### Zu erledigende Aufgaben
**a)** Übersetze den Satz „Dadurch wird gewährleistet, dass die Schleife immer mindestens einmal durchlaufen wird.“ aus dem Forenthread über Java-Schleifen ins Englische.
**b)** Entnimm dem Forenthread über Java-Schleifen unverändert alles von „Java Blog Buch“ bis hinunter zu „einmal durchlaufen wird.“.

### Vorgegebener Text

<<<<

# Unterschied bei Schleifen



## J. (1. Feb 2010)

Hey Leute, 

bin noch recht am Anfang des Java-Programmierens. Kann mir jemand den Unterschied im Ablauf zwischen den Schleifen: WHILE, DO WHILE und FOR kurz erklären. ???:L

Danke im Vorraus

Viele Grüße
Jens


----------



## eRaaaa (1. Feb 2010)

Java Blog Buch : 02.08 Schleifen


> Die typische Verwendung einer *for-Schleife* besteht darin, solange einen Zähler hoch- oder runterzuzählen, bis ein bestimmter Wert erreicht ist
> 
> Eine andere Schleife ist die *while-Schleife*. Diese führt Code aus, solange ein bestimmter Zustand besteht. Praktisch gesehen ist eine while-Schleife eine for-Schleife – Nur ohne Initialisierungs- und Veränderungsbereich
> 
> Diese Schleife wird zum Beispiel beim Auslesen von Dateien häufig verwendet. Eine Variante, um diese Schleife fuß- anstelle von kopfgesteuert zu verwenden, ist die *do-while-Schleife*. Dabei wird die Bedingung ans Ende gestellt und selbige auch erst nach Beenden des Codes im Block der Schleife geprüft. Dadurch wird gewährleistet, dass die Schleife immer mindestens einmal durchlaufen wird.


----------



## Mörketid (1. Feb 2010)

Noch Fragen offen?


----------

>>>>

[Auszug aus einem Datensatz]

<<<<

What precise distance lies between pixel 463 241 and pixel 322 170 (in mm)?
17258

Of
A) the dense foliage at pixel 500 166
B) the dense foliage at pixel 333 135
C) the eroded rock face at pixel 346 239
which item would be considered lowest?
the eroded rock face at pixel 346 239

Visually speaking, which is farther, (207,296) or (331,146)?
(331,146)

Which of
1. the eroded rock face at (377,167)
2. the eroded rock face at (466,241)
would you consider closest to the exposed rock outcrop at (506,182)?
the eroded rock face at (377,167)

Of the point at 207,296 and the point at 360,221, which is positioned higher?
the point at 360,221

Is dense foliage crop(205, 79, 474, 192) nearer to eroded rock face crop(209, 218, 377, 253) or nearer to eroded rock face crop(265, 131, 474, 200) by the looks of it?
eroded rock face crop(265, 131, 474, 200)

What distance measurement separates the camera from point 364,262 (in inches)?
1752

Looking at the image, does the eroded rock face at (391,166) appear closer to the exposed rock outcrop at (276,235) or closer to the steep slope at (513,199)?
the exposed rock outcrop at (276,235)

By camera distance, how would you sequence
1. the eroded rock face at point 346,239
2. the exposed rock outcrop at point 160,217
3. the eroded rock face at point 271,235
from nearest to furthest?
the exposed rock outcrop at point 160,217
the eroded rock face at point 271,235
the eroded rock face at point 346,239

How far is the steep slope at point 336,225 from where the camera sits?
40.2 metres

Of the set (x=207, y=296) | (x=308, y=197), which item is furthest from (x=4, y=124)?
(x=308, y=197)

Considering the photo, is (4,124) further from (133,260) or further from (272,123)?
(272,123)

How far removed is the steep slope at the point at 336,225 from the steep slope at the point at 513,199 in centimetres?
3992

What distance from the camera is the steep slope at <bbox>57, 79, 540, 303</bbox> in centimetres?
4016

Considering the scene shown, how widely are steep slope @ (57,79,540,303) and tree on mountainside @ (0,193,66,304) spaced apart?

>>>>

### Lösungen je Aufgabe
**a)** This ensures that the loop is always run through at least once.

**b)**
Java Blog Buch : 02.08 Schleifen


> Die typische Verwendung einer *for-Schleife* besteht darin, solange einen Zähler hoch- oder runterzuzählen, bis ein bestimmter Wert erreicht ist
> 
> Eine andere Schleife ist die *while-Schleife*. Diese führt Code aus, solange ein bestimmter Zustand besteht. Praktisch gesehen ist eine while-Schleife eine for-Schleife – Nur ohne Initialisierungs- und Veränderungsbereich
> 
> Diese Schleife wird zum Beispiel beim Auslesen von Dateien häufig verwendet. Eine Variante, um diese Schleife fuß- anstelle von kopfgesteuert zu verwenden, ist die *do-while-Schleife*. Dabei wird die Bedingung ans Ende gestellt und selbige auch erst nach Beenden des Codes im Block der Schleife geprüft. Dadurch wird gewährleistet, dass die Schleife immer mindestens einmal durchlaufen wird.